[Extracted records]
——————————

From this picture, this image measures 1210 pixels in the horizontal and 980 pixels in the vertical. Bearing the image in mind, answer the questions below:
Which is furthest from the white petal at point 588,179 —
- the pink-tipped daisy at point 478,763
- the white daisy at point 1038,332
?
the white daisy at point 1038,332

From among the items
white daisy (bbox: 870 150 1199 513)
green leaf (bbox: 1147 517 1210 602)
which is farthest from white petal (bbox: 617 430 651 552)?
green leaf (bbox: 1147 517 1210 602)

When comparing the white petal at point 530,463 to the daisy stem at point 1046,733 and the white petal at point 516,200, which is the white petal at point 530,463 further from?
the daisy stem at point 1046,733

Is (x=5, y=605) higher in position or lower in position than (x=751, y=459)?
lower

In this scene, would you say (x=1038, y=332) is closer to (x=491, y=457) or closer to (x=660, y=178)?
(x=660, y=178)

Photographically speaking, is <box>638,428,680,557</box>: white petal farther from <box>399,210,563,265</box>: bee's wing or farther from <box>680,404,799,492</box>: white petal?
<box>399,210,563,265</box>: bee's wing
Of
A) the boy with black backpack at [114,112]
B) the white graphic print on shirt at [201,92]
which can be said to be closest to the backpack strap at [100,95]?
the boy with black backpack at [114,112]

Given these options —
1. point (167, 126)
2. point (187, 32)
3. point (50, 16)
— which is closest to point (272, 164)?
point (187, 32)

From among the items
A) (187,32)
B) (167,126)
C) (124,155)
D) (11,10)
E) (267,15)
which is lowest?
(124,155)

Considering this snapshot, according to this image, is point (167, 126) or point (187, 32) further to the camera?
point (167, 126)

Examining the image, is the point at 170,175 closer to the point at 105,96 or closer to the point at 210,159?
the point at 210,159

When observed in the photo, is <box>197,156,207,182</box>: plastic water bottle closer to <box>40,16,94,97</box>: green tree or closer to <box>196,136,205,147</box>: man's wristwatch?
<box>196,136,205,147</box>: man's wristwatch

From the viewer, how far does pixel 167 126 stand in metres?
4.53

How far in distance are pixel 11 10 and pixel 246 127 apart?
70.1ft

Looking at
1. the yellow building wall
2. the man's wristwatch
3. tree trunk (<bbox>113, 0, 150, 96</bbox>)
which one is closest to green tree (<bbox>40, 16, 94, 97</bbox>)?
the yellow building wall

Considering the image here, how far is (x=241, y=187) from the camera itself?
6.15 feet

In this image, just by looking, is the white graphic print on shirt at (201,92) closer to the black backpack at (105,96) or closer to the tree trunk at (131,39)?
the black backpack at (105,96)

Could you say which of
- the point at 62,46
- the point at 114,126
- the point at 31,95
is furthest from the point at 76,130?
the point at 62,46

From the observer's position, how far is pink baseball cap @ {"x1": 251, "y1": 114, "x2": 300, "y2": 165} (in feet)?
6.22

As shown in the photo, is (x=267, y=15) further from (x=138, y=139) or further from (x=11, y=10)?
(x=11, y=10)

——————————

Exercise task ::
Rewrite the rows from the line containing "From the observer's" through the end of the rows, both ends included, keeping the requests as they are. In the answers, scale every number (the distance and the coordinates) by 0.4 and round each to as many decimal places as it originally had, with halves rounded up.

Response ::
From the observer's position, how far is pink baseball cap @ {"x1": 251, "y1": 114, "x2": 300, "y2": 165} (in feet)?
2.49

As shown in the photo, is (x=267, y=15) further from (x=138, y=139) or further from (x=11, y=10)?
(x=4, y=4)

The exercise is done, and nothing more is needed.